Dispatches to class-specific methods such as auc.roclearn.
Usage
auc(object, ...)
Arguments
object |
A fitted model object. |
... |
Additional arguments passed to methods. |
Value
Numeric scalar: estimated AUC.
Compute AUC for a fitted kernel model
Description
Estimate the AUC (Area Under the ROC Curve) for a fitted kernel model on new data.
Usage
## S3 method for class 'kroclearn'
auc(object, newdata, y, ...)
Arguments
object |
A fitted model object of class |
newdata |
A matrix or data.frame of test predictors. Must have the same structure as the training data (categorical variables are dummy-aligned automatically). |
y |
Response vector of test labels ({-1, 1} or convertible). |
... |
Not used. |
Value
A numeric scalar giving the estimated AUC.
Examples
set.seed(123)
n_train <- 100
r_train <- sqrt(runif(n_train, 0.05, 1))
theta_train <- runif(n_train, 0, 2*pi)
X_train <- cbind(r_train * cos(theta_train), r_train * sin(theta_train))
y_train <- ifelse(r_train < 0.5, 1, -1)
n_test <- 10
r_test <- sqrt(runif(n_test, 0.05, 1))
theta_test <- runif(n_test, 0, 2*pi)
X_test <- cbind(r_test * cos(theta_test), r_test * sin(theta_test))
y_test <- ifelse(r_test < 0.5, 1, -1)
fit <- kroclearn(X_train, y_train, lambda = 0.1,
kernel = "radial", approx=TRUE)
auc(fit, X_test, y_test)
Compute AUC for a fitted linear model
Description
Estimate the AUC (Area Under the ROC Curve) for a fitted linear model on new data.
Usage
## S3 method for class 'roclearn'
auc(object, newdata, y, ...)
Arguments
object |
A fitted model object of class |
newdata |
A matrix or data.frame of test predictors. Must have the same structure as the training data (categorical variables are dummy-aligned automatically). |
y |
Response vector of test labels ({-1, 1} or convertible). |
... |
Not used. |
Value
A numeric scalar giving the estimated AUC.
Examples
set.seed(123)
n_train <- 100
n_pos <- round(0.2 * n_train)
n_neg <- n_train - n_pos
X_train <- rbind(
matrix(rnorm(2 * n_neg, mean = -1), ncol = 2),
matrix(rnorm(2 * n_pos, mean = 1), ncol = 2)
)
y_train <- c(rep(-1, n_neg), rep(1, n_pos))
n_test <- 10
n_pos_test <- round(0.2 * n_test)
n_neg_test <- n_test - n_pos_test
X_test <- rbind(
matrix(rnorm(2 * n_neg_test, mean = -1), ncol = 2),
matrix(rnorm(2 * n_pos_test, mean = 1), ncol = 2)
)
y_test <- c(rep(-1, n_neg_test), rep(1, n_pos_test))
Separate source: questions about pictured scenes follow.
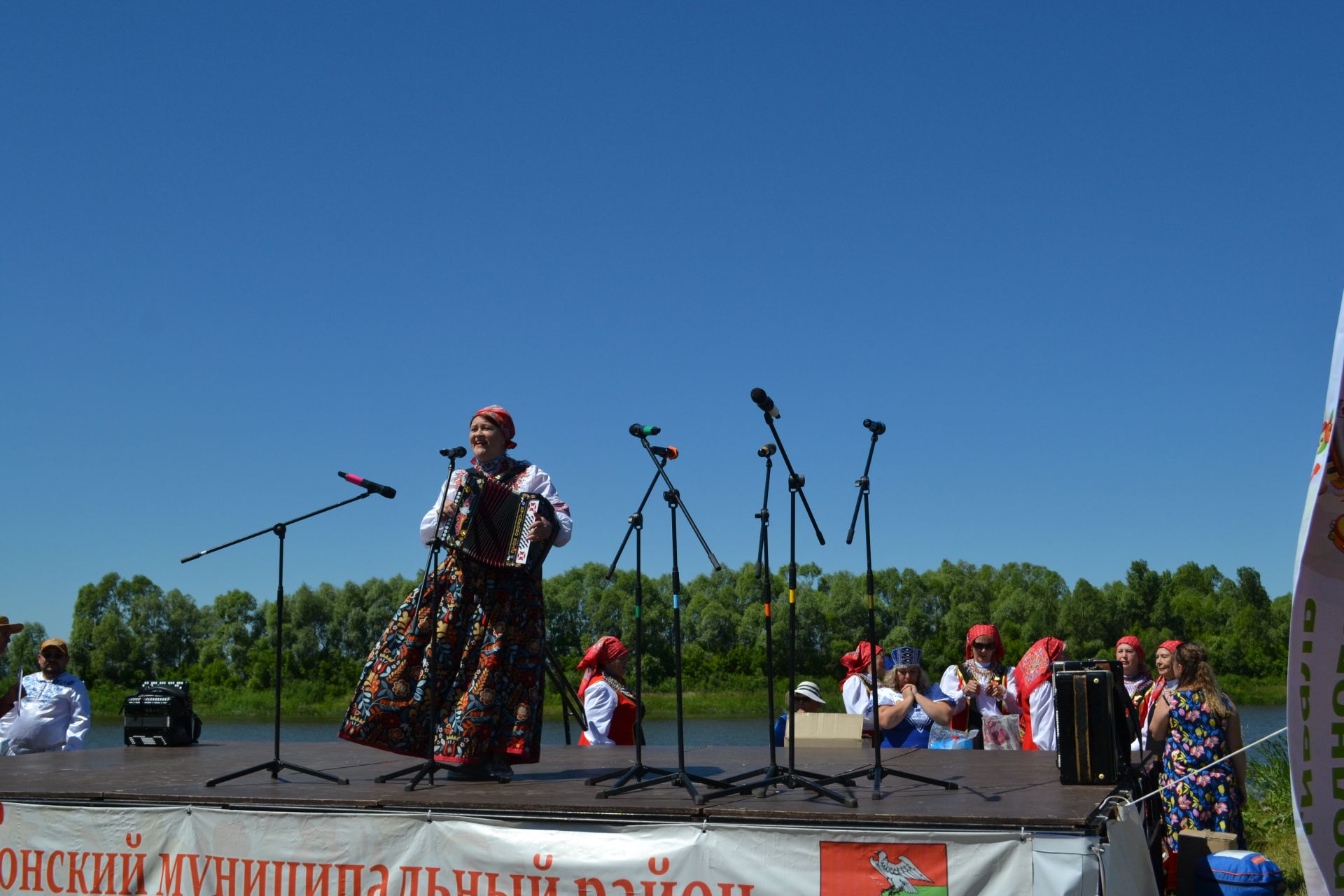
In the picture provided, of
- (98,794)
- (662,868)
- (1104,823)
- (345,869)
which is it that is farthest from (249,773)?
(1104,823)

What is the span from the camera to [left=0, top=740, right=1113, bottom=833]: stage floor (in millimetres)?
3949

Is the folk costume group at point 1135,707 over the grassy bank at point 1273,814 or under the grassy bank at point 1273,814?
over

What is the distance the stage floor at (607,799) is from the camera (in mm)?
3949

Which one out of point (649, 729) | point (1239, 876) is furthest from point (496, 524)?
point (649, 729)

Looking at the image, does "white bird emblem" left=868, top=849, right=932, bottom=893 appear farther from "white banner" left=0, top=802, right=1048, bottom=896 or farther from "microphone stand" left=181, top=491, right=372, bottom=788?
"microphone stand" left=181, top=491, right=372, bottom=788

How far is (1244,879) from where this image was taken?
4.70 meters

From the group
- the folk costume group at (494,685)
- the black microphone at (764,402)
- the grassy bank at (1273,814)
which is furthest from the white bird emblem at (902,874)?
the grassy bank at (1273,814)

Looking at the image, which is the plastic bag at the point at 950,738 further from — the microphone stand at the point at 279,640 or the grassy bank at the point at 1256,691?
the grassy bank at the point at 1256,691

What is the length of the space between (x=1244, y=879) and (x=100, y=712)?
36597mm

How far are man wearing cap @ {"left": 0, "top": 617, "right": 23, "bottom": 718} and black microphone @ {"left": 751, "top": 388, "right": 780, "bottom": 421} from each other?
638cm

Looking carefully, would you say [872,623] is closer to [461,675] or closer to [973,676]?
[461,675]

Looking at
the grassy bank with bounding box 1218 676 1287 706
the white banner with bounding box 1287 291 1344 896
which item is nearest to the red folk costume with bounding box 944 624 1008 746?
the white banner with bounding box 1287 291 1344 896

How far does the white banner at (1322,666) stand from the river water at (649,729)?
54.1ft

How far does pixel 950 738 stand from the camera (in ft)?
23.4
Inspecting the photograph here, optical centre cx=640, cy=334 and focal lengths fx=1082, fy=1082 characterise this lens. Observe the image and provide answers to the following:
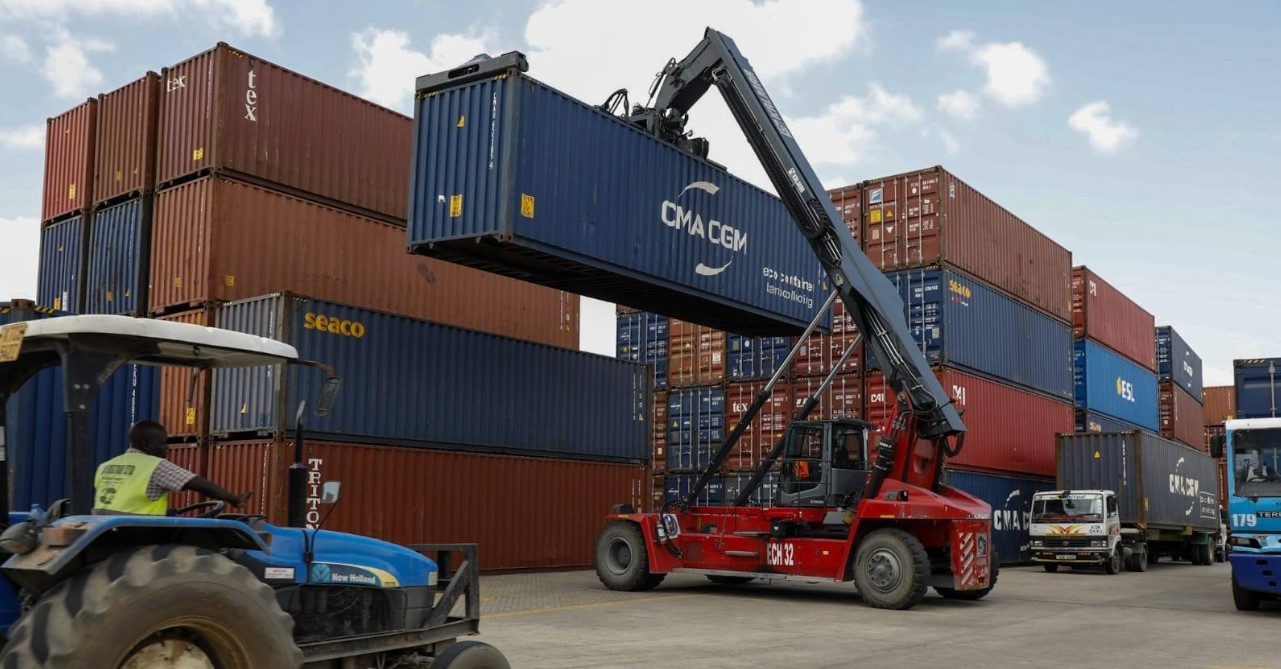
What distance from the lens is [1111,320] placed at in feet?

fit <- roclearn(X_train, y_train, lambda = 0.1, approx=TRUE)
auc(fit, X_test, y_test)
Cross-validation for kernel models
Description
Perform k-fold cross-validation over a sequence of \lambda values and
select the optimal model based on AUC.
Usage
cv.kroclearn(
X,
y,
lambda.vec = NULL,
lambda.length = 30,
kernel = "radial",
param.kernel = NULL,
loss = "hinge",
approx = NULL,
intercept = TRUE,
nfolds = 10,
target.perf = list(),
param.convergence = list()
)
Arguments
X |
Predictor matrix or data.frame (categorical variables are automatically one-hot encoded). |
y |
Response vector with class labels in {-1, 1}. Labels given as {0, 1} or as a two-level factor/character are automatically converted to this format. |
lambda.vec |
Optional numeric vector of regularization parameters (lambda values).
If |
lambda.length |
Number of |
kernel |
Kernel type: |
param.kernel |
Kernel-specific parameter:
|
loss |
Surrogate loss function type. One of:
|
approx |
Logical; enables a scalable approximation to accelerate training.
The default is |
intercept |
Logical; include an intercept in the model (default |
nfolds |
Number of cross-validation folds (default 10). |
target.perf |
List with target sensitivity and specificity used when estimating the intercept (defaults to 0.9 each). |
param.convergence |
List of convergence controls (e.g., |
Value
An object of class "cv.kroclearn" with:
-
optimal.lambda— selected\lambda. -
optimal.fit— model trained atoptimal.lambda. -
lambda.vec— grid of penalty values considered. -
auc.mean,auc.sd— mean and sd of cross-validated AUC. -
auc.result— fold-by-lambda AUC matrix. -
time.mean,time.sd— mean and sd of training time. -
time.result— fold-by-lambda training time matrix. -
nfolds,loss,kernel— settings.
See Also
Examples
set.seed(123)
n <- 100
r <- sqrt(runif(n, 0.05, 1))
theta <- runif(n, 0, 2*pi)
X <- cbind(r * cos(theta), r * sin(theta))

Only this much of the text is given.